#### Instructions
1. For the column on old movies, decide whether each statement agrees with it. Answer yes or no for each and quote the deciding words of the column exactly.
(a) The writer considers the claim that movies are the only artistic entertainment Americans view collectively still largely true.
(b) The writer claims a solid knowledge of cinematic history.
(c) Radha Vatsal holds a Ph.D. in English from Duke University.
2. Output, word for word, the part of the column on old movies that opens with the words containing "I heard someone" and closes with "work for me.".

#### Passage

■ ■ ■ ■ ■ ■ ■

Film? Study.

Some movies from yesteryear were eerily prescient


I heard someone once say that movies are the only artistic entertainment Americans view collectively. And despite this second (and enjoyable) golden age of television we're in, I think that assertion is still largely true.

I've been thinking about movies a lot lately, especially since writing my column a couple of months ago about feminism and Wonder Woman. Art is almost always a reflection of its time, and movies arguably still have higher critical appreciation than television series (likely in the same respect that novels do over short stories).

I thought it would be interesting to come up with a list of older movies that are relevant to contemporary times, but I lack any knowledge of cinematic history (there were fewer explosions in movies back then). Fortunately, I know smart cinephiles who were happy to offer up some suggestions and do my work for me.

Radha Vatsal was inspired by 1910s action-film heroines to create Kitty Weeks, an aspiring journalist who finds herself plunged into the tumultuous world of 1910s New York. Vatsal was born in Mumbai and has a Ph.D. in English from Duke University, with a focus on silent-era film history. Her newest novel, Murder Between the Lines, is available from SourceBooks.

■ ■ ■ ■ ■ ■ ■

#### Information shown
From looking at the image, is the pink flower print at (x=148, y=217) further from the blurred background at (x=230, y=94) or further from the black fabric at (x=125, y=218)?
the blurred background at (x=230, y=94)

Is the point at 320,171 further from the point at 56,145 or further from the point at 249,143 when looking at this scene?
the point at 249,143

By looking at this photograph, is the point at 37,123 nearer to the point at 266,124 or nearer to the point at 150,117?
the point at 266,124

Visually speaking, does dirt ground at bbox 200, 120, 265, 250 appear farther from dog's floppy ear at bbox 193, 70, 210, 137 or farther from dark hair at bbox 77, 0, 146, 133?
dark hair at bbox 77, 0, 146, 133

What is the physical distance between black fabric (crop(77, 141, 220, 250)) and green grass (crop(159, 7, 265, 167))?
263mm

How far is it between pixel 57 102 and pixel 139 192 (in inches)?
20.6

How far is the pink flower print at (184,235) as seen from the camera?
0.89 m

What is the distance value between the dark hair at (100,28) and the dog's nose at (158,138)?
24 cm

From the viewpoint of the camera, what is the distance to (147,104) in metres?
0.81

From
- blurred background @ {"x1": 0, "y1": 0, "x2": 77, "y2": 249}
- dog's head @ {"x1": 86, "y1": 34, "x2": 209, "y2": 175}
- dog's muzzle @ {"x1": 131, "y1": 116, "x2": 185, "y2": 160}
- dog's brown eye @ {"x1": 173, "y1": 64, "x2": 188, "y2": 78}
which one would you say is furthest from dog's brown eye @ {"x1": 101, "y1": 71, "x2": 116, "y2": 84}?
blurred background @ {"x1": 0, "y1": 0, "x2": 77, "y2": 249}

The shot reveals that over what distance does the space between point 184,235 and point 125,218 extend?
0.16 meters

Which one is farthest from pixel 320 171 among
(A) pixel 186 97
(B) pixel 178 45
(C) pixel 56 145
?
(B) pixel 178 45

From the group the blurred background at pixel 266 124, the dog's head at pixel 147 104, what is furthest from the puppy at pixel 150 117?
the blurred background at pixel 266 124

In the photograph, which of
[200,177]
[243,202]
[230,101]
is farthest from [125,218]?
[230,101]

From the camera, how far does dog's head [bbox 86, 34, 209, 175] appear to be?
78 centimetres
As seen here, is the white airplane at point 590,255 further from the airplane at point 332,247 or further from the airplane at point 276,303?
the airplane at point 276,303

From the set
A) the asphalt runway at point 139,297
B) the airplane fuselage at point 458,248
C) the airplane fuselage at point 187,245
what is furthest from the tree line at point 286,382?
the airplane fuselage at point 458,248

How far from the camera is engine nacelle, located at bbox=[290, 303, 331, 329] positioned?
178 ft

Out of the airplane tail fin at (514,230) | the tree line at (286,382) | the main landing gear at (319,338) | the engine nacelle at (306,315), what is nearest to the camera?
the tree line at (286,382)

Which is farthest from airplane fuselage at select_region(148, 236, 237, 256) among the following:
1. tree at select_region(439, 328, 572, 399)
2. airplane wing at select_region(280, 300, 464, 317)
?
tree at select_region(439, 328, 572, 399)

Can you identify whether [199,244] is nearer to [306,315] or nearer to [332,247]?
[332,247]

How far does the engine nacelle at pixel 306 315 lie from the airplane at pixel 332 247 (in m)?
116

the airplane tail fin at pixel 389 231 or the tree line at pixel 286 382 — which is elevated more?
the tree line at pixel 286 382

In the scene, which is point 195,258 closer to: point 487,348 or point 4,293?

■ ■ ■ ■ ■ ■ ■

#### Set of answers
1.
(a) Yes: "I think that assertion is still largely true."
(b) No: "I lack any knowledge of cinematic history"
(c) Yes: "has a Ph.D. in English from Duke University"

2.
I heard someone once say that movies are the only artistic entertainment Americans view collectively. And despite this second (and enjoyable) golden age of television we're in, I think that assertion is still largely true.

I've been thinking about movies a lot lately, especially since writing my column a couple of months ago about feminism and Wonder Woman. Art is almost always a reflection of its time, and movies arguably still have higher critical appreciation than television series (likely in the same respect that novels do over short stories).

I thought it would be interesting to come up with a list of older movies that are relevant to contemporary times, but I lack any knowledge of cinematic history (there were fewer explosions in movies back then). Fortunately, I know smart cinephiles who were happy to offer up some suggestions and do my work for me.